**RECORDS FOR THE TASK:**
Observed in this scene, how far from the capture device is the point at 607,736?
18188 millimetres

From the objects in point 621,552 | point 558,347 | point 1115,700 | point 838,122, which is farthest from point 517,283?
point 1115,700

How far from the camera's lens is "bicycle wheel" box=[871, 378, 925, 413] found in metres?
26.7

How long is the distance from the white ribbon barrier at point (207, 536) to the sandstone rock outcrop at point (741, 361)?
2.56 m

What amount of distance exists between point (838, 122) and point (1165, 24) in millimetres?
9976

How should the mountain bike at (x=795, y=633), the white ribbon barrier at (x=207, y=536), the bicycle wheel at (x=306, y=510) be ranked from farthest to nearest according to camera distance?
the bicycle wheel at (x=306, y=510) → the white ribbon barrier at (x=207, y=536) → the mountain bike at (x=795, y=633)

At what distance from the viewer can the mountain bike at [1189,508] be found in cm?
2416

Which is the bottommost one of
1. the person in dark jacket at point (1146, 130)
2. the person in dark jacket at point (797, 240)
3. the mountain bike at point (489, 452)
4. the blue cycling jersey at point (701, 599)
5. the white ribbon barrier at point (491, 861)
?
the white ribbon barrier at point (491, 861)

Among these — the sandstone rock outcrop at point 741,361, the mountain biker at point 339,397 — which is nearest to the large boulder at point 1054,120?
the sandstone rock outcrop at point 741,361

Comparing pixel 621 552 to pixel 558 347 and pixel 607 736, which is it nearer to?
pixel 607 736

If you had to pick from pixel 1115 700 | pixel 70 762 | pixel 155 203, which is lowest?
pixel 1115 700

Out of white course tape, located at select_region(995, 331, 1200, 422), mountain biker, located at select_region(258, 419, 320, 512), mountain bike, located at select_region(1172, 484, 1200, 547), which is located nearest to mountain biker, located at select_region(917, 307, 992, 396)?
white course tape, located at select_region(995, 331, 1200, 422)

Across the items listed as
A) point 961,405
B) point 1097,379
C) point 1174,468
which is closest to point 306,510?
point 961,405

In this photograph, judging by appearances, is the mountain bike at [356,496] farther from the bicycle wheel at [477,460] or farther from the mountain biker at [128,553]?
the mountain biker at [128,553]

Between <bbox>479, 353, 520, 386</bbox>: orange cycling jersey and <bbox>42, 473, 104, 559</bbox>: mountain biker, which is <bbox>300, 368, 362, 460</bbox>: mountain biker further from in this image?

**TO BE DONE:**
Reproduce the material verbatim, beginning at the line that contains "Which is the bottommost one of" and stopping after the final line of the material.

**RESULT BELOW:**
Which is the bottommost one of
1. the person in dark jacket at point (1146, 130)
2. the person in dark jacket at point (797, 240)
3. the mountain bike at point (489, 452)
4. the blue cycling jersey at point (701, 599)
5. the white ribbon barrier at point (491, 861)
?
the white ribbon barrier at point (491, 861)

Among these — the sandstone rock outcrop at point 741,361, the mountain biker at point 339,397 — which is nearest to the large boulder at point 1054,120?
the sandstone rock outcrop at point 741,361

Comparing pixel 621 552 to pixel 558 347 and pixel 607 736, which is it nearer to?
pixel 607 736

If you had to pick from pixel 1115 700 | pixel 70 762 | pixel 155 203, which is lowest?
pixel 1115 700

Out of white course tape, located at select_region(995, 331, 1200, 422), mountain biker, located at select_region(258, 419, 320, 512), mountain bike, located at select_region(1172, 484, 1200, 547), which is located nearest to mountain biker, located at select_region(917, 307, 992, 396)?
white course tape, located at select_region(995, 331, 1200, 422)

Across the items listed as
A) point 961,405
B) point 1097,379
C) point 1174,468
which is closest to point 306,510?
point 961,405

In this photograph, judging by appearances, is the mountain bike at [356,496] farther from the bicycle wheel at [477,460] or farther from the mountain biker at [128,553]?
the mountain biker at [128,553]

Between <bbox>479, 353, 520, 386</bbox>: orange cycling jersey and <bbox>42, 473, 104, 559</bbox>: mountain biker, which is <bbox>300, 368, 362, 460</bbox>: mountain biker further from in this image?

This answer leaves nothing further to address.